* [Data rows]:
+ + + + + + +

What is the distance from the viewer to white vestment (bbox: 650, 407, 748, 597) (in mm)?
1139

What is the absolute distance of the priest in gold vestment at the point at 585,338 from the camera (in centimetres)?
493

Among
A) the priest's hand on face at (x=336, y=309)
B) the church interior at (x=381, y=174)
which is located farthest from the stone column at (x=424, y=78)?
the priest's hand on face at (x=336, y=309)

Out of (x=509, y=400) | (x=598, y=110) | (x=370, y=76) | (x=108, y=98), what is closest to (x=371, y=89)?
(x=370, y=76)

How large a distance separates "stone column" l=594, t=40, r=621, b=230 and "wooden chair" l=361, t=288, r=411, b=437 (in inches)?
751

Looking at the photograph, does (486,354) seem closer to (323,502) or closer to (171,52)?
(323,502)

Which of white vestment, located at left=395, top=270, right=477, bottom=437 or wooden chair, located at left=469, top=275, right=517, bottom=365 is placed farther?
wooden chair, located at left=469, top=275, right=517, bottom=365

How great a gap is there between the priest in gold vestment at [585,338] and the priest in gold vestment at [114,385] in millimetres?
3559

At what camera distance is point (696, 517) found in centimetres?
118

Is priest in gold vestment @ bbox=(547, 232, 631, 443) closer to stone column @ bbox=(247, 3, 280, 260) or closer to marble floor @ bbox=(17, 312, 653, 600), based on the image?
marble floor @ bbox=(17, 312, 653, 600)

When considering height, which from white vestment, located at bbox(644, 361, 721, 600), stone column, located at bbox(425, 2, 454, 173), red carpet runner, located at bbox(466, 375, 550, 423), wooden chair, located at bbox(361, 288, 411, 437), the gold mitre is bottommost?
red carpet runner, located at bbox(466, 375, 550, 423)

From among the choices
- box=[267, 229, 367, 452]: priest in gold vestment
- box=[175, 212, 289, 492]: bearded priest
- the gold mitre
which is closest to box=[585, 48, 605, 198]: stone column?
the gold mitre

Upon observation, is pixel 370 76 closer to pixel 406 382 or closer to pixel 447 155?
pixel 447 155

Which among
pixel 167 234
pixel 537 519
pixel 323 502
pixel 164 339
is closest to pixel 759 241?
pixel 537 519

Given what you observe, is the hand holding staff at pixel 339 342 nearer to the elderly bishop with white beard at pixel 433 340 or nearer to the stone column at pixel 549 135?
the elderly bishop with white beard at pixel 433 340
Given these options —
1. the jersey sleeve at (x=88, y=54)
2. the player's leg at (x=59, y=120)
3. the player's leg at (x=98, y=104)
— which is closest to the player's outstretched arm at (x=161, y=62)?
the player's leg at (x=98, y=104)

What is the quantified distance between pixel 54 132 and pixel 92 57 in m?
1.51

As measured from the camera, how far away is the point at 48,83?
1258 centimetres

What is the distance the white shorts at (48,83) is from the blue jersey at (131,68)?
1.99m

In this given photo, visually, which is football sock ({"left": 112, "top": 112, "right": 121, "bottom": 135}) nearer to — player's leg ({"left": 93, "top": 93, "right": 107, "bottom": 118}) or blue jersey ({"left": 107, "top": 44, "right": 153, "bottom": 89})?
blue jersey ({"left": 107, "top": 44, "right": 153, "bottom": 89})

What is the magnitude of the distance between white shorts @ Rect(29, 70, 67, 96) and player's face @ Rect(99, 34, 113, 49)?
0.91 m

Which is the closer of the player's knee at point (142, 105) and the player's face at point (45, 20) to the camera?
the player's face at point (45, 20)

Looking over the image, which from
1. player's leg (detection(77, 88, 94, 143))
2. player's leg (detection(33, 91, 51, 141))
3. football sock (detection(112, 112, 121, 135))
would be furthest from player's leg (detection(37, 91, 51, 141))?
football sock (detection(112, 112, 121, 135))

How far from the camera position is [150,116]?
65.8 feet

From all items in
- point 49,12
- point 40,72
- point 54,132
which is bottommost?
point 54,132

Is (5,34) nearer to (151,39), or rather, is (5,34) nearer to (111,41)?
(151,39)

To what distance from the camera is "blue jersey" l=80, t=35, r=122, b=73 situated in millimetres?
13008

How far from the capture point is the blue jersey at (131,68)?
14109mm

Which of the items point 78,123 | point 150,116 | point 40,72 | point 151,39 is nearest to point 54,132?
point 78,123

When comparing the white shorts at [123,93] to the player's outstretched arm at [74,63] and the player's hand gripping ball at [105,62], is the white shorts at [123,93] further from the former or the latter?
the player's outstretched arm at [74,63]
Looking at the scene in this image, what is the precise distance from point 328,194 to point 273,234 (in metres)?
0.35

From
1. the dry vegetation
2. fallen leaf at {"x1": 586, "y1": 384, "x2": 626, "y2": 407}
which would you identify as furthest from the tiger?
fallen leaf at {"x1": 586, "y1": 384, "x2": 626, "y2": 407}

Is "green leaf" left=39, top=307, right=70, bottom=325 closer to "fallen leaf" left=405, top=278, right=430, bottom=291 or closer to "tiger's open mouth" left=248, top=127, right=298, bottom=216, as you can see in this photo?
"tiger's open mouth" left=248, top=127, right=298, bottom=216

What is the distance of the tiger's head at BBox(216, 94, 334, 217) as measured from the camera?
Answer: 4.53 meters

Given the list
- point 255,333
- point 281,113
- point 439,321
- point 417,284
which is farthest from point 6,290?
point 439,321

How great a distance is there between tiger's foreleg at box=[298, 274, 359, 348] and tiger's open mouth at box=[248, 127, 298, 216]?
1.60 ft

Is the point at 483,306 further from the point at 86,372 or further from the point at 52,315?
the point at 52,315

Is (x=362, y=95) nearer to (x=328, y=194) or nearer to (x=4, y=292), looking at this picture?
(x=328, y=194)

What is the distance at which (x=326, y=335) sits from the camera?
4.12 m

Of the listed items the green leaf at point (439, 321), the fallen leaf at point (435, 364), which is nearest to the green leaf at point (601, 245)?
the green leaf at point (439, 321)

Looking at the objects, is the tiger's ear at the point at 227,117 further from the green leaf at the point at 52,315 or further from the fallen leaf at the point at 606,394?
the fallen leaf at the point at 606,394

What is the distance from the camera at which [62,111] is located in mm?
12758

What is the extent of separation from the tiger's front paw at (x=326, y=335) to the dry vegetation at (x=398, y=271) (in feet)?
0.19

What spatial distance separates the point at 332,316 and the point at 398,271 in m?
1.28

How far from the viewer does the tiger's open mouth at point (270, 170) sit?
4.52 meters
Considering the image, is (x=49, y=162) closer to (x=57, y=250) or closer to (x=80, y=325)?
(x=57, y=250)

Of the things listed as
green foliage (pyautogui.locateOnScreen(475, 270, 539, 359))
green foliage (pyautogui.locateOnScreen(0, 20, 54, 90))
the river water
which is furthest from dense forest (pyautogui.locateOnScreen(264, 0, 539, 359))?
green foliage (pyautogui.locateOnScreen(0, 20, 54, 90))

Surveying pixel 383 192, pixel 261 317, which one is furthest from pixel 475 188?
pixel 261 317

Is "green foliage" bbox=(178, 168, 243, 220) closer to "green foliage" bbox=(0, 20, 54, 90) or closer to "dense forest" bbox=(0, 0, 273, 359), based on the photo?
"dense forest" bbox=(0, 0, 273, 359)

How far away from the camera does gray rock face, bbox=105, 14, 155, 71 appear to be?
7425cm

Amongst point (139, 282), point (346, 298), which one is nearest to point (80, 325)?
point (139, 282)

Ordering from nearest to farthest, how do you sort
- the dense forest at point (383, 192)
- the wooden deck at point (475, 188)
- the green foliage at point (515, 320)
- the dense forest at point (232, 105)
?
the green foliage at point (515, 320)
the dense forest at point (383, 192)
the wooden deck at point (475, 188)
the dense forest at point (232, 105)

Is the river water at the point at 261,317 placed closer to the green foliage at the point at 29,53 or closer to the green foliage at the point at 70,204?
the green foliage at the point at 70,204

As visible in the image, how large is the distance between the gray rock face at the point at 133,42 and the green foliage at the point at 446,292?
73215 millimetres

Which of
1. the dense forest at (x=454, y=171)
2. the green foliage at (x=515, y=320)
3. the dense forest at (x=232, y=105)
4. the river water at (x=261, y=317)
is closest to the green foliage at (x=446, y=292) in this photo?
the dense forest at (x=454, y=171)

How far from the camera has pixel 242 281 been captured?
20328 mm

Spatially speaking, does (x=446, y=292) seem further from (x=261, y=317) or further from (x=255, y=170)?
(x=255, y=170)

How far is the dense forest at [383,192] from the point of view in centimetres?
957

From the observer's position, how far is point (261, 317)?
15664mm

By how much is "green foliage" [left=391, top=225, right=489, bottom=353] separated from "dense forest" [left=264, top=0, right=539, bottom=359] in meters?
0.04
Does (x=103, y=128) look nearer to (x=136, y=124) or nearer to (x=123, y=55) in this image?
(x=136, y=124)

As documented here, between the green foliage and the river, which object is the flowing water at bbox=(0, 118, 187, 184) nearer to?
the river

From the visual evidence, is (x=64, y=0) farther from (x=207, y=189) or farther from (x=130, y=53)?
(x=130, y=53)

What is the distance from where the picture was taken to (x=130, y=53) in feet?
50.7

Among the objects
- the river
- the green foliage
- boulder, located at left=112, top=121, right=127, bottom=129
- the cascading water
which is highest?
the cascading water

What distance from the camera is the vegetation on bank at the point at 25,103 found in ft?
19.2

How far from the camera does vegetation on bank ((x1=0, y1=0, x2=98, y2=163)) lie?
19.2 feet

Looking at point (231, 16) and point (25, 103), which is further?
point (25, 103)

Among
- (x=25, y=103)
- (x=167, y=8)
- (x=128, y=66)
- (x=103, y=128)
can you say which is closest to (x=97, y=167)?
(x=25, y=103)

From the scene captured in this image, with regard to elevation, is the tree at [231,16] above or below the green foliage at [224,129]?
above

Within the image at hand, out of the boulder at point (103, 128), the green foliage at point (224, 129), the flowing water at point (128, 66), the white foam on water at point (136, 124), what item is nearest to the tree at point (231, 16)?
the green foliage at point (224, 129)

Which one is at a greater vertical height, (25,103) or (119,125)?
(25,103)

+ + + + + + +

* [Exercise brief]:
Starting at the line that contains "Looking at point", output each remaining line of the listing, the last line included, exactly as it appears.

* [Result for this exercise]:
Looking at point (231, 16) and point (25, 103), which is further?
point (25, 103)

Among
- (x=25, y=103)
- (x=167, y=8)
- (x=128, y=66)
- (x=103, y=128)
can you say which is closest to (x=97, y=167)?
(x=25, y=103)

From the scene captured in this image, with regard to elevation, is the tree at [231,16] above or below the green foliage at [224,129]?
above

Within the image at hand, out of the boulder at point (103, 128), the green foliage at point (224, 129), the flowing water at point (128, 66), the white foam on water at point (136, 124), what item is nearest to the tree at point (231, 16)?
the green foliage at point (224, 129)

Which one is at a greater vertical height, (25,103) or (119,125)?
(25,103)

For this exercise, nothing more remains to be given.